In the middle of 2016, at the age of 14, Anisimova received a wildcard into US Open qualifying. In her first professional tournament, she won her debut match against world No. 124, Verónica Cepede Royg, then lost in the following round.

Following her junior title at the 2017 Copa Gerdau in February, Anisimova stayed in Brazil and played in a 25k event in Curitiba. She reached her first final on the pro tour in her first professional main draw. A few weeks later, Anisimova was awarded a wildcard into the Miami Open. In her WTA Tour main-draw debut, she lost in the first round to Taylor Townsend, in three sets.

▸ Given records

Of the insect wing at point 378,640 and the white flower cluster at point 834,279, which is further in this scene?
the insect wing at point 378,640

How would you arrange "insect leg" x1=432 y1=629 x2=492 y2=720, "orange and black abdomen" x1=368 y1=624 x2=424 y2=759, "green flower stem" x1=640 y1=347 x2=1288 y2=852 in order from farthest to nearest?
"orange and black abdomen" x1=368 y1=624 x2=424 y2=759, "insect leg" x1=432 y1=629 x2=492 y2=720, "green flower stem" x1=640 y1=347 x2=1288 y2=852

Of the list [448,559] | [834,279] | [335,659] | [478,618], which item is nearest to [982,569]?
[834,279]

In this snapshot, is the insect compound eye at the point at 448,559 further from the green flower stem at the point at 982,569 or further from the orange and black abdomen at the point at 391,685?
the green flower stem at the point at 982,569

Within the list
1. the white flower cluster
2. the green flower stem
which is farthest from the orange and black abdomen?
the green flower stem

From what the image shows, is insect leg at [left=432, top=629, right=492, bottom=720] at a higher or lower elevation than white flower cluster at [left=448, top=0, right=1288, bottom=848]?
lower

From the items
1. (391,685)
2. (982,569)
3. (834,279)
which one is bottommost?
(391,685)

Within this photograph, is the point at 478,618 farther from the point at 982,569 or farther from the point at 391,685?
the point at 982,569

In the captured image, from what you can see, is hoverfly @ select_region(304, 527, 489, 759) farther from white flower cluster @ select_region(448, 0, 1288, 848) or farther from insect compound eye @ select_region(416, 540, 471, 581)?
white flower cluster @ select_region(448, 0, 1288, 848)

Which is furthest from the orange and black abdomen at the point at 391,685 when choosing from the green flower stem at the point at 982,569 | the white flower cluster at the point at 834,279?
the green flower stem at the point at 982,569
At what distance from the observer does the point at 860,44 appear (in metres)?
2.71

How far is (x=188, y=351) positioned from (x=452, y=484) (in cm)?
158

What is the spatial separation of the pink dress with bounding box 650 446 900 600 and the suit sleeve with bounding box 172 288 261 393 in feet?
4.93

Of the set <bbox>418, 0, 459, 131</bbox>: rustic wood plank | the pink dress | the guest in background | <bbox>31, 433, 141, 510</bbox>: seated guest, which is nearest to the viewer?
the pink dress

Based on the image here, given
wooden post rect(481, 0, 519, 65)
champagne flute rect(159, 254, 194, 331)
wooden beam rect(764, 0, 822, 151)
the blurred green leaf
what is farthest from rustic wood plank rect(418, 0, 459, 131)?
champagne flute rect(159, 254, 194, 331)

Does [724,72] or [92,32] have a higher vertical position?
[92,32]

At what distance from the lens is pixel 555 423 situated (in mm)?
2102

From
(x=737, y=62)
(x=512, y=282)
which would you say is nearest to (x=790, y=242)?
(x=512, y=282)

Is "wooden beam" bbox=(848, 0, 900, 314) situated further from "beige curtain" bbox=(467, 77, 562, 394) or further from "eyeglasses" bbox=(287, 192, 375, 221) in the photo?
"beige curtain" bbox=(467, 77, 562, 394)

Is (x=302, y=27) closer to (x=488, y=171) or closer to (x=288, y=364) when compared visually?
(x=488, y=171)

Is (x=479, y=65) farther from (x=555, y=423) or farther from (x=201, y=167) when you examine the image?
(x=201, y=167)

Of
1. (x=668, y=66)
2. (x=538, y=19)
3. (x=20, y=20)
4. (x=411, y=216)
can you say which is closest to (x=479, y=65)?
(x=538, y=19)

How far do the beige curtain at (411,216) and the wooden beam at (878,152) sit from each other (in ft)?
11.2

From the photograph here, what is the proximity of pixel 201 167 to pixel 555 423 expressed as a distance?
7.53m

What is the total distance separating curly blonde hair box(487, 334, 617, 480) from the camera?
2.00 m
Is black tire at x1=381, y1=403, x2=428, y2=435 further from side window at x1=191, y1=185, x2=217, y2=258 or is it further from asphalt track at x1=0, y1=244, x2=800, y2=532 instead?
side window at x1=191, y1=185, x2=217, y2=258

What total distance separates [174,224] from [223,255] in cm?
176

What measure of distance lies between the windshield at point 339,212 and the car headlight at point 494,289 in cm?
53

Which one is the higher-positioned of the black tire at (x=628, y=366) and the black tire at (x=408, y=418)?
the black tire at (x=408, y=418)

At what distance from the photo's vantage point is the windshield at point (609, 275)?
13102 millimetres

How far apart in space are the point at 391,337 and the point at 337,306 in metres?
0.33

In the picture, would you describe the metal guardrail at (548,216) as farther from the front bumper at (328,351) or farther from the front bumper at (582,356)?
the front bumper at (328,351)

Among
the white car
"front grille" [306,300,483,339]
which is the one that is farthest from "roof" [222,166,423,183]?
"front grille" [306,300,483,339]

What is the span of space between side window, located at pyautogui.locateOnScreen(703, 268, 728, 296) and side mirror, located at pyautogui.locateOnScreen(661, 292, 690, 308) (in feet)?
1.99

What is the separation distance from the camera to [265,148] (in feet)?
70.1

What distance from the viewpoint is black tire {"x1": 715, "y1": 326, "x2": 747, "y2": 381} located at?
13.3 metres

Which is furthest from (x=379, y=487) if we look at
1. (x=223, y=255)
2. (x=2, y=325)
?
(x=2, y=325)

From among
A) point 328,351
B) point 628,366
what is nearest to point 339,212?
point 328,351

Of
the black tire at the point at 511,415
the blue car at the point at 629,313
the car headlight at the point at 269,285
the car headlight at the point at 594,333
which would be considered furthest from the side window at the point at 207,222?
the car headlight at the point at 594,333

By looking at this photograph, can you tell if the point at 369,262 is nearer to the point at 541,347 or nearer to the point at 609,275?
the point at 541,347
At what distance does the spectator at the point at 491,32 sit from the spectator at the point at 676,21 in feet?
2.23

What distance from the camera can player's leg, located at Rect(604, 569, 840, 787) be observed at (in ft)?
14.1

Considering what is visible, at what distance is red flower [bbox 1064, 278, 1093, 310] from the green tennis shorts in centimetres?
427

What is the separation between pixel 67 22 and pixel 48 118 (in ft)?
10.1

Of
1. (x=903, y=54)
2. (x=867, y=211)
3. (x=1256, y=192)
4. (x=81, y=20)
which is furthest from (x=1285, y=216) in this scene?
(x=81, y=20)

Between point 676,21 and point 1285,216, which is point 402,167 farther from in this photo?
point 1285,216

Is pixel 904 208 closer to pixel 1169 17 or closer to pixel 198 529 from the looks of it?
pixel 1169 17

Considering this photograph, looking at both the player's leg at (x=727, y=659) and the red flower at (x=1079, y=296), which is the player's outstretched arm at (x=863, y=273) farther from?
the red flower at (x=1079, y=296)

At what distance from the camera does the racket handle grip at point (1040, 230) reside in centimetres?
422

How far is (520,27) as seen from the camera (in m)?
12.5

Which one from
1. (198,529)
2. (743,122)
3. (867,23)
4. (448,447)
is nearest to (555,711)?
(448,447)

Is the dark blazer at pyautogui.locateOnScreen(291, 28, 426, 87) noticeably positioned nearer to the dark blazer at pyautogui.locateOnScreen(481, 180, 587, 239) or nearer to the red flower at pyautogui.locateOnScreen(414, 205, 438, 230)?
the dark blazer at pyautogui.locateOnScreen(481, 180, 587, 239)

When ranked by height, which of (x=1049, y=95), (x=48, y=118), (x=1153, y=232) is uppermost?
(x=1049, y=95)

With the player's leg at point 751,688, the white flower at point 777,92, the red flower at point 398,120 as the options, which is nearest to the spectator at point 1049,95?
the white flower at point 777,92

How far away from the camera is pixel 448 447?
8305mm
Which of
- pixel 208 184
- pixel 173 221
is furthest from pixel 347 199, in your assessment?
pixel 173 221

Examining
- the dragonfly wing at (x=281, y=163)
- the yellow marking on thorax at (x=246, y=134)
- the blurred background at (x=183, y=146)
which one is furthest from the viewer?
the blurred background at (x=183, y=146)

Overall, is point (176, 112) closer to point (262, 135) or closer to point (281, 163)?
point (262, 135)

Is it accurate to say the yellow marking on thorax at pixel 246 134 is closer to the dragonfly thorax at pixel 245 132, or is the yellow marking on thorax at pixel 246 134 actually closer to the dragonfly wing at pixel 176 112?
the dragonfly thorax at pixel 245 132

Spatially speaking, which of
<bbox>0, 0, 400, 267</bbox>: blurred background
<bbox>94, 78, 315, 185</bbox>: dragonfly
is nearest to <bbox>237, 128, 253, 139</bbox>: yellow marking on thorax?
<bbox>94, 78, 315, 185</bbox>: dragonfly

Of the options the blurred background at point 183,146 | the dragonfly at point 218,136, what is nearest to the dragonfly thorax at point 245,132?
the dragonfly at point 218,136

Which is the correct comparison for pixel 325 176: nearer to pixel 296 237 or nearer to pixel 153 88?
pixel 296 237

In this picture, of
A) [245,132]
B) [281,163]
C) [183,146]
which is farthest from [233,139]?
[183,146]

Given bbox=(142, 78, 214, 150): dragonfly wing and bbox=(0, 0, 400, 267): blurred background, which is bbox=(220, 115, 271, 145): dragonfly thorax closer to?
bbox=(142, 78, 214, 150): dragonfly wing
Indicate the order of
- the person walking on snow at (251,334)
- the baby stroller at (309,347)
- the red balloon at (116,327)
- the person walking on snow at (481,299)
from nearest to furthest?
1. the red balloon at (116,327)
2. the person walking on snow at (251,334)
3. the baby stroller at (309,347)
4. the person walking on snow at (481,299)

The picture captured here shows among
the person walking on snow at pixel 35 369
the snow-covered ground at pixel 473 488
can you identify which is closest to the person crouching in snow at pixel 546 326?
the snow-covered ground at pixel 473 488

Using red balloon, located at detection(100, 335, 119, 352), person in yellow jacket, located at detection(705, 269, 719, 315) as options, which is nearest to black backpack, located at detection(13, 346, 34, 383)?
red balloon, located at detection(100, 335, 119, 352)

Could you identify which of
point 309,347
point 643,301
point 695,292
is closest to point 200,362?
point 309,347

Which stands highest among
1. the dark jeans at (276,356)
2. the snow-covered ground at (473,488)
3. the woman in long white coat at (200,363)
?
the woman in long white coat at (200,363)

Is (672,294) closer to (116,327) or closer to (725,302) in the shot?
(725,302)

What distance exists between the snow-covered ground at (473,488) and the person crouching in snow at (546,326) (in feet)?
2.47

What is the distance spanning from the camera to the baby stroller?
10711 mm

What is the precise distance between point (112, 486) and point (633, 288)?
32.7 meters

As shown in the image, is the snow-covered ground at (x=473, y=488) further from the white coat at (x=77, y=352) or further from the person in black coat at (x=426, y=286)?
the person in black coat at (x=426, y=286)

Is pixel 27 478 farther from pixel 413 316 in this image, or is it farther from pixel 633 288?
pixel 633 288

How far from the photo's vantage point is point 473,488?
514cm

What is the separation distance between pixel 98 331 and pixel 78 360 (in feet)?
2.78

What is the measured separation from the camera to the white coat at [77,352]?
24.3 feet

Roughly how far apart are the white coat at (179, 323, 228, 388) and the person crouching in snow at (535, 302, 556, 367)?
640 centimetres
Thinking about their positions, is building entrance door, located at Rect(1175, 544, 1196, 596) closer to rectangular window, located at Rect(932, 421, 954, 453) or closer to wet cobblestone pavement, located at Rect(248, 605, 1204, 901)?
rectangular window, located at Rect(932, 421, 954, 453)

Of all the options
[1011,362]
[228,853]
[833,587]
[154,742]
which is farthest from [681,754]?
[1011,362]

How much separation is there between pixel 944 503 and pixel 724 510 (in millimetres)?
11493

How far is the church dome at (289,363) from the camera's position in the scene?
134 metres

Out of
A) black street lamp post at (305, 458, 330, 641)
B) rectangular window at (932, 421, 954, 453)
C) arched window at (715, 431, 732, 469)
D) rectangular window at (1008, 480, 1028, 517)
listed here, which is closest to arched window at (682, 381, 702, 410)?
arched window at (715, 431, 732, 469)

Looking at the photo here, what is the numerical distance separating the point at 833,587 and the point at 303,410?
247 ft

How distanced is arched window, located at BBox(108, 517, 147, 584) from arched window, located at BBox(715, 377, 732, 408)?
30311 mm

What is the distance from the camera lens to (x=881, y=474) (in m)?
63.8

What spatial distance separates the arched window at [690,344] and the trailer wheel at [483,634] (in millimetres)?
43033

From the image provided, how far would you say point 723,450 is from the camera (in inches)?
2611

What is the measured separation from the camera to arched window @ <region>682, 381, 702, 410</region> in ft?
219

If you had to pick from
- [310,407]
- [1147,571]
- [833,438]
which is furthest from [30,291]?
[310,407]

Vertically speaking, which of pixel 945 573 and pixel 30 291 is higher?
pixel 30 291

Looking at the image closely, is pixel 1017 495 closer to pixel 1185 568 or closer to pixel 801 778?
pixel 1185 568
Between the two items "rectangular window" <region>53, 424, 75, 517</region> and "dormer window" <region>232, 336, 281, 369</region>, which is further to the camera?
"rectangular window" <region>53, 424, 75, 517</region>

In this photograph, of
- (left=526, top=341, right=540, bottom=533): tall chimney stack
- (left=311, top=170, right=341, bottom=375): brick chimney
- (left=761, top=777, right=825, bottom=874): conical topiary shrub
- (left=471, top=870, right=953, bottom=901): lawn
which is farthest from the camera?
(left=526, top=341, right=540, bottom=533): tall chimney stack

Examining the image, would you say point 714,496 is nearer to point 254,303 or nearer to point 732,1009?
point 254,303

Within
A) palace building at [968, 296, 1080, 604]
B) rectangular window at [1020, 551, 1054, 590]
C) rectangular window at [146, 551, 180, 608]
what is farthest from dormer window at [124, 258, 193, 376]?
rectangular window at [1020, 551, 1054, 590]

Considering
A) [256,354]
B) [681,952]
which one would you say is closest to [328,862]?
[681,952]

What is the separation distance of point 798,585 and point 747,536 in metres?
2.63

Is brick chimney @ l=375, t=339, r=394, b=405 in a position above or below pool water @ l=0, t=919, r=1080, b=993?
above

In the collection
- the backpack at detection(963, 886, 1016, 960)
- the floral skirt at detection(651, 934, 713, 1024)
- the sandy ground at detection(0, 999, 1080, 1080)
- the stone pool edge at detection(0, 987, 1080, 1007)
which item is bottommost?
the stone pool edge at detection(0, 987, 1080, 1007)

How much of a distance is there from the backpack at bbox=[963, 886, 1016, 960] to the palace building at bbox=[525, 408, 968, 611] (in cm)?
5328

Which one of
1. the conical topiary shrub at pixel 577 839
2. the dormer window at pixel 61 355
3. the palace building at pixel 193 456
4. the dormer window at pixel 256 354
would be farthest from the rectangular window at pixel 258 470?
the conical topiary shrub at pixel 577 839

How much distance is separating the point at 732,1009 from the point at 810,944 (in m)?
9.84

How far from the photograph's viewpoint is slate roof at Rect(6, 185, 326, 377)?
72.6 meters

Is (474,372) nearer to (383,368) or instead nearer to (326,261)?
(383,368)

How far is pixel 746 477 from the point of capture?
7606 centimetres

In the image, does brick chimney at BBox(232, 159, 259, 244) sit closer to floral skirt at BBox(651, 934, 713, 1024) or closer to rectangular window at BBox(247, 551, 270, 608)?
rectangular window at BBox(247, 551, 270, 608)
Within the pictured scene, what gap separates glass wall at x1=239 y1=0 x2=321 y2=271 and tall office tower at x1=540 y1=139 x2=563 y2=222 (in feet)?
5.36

▸ Required work
(A) In the passage about Anisimova's early tennis career, reproduce the section that begins with the words "In the middle" and ends with "in three sets.".
(B) Answer these questions from the passage about Anisimova's early tennis career:
(i) How old was Anisimova when she received a wildcard into US Open qualifying?
(ii) In which city did she play the 25k event after the Copa Gerdau?
(iii) Who defeated her in her WTA Tour main-draw debut?
(C) Resume the account of Anisimova's early tennis career after its final sentence.

▸ Task-by-task outputs
(A)
In the middle of 2016, at the age of 14, Anisimova received a wildcard into US Open qualifying. In her first professional tournament, she won her debut match against world No. 124, Verónica Cepede Royg, then lost in the following round.

Following her junior title at the 2017 Copa Gerdau in February, Anisimova stayed in Brazil and played in a 25k event in Curitiba. She reached her first final on the pro tour in her first professional main draw. A few weeks later, Anisimova was awarded a wildcard into the Miami Open. In her WTA Tour main-draw debut, she lost in the first round to Taylor Townsend, in three sets.

(B)
(i) 14
(ii) Curitiba
(iii) Taylor Townsend

(C)
During the clay-court season, Anisimova reached back-to-back finals at the 80k event in Indian Harbour Beach and the 60k event in Dothan, Alabama the following week. These results helped her win the USTA French Open Wildcard Challenge and crack the top 300 of the WTA rankings. At 15 years old, Anisimova became the youngest player to participate in the French Open main draw since Alizé Cornet in 2005. In her major main-draw debut, she lost her first-round match to Kurumi Nara.

After forgoing the grass-court season, Anisimova continued to play on the ITF Pro Circuit. She broke into the top 200 by capturing her first professional title at the 60k event in Sacramento, California in late July.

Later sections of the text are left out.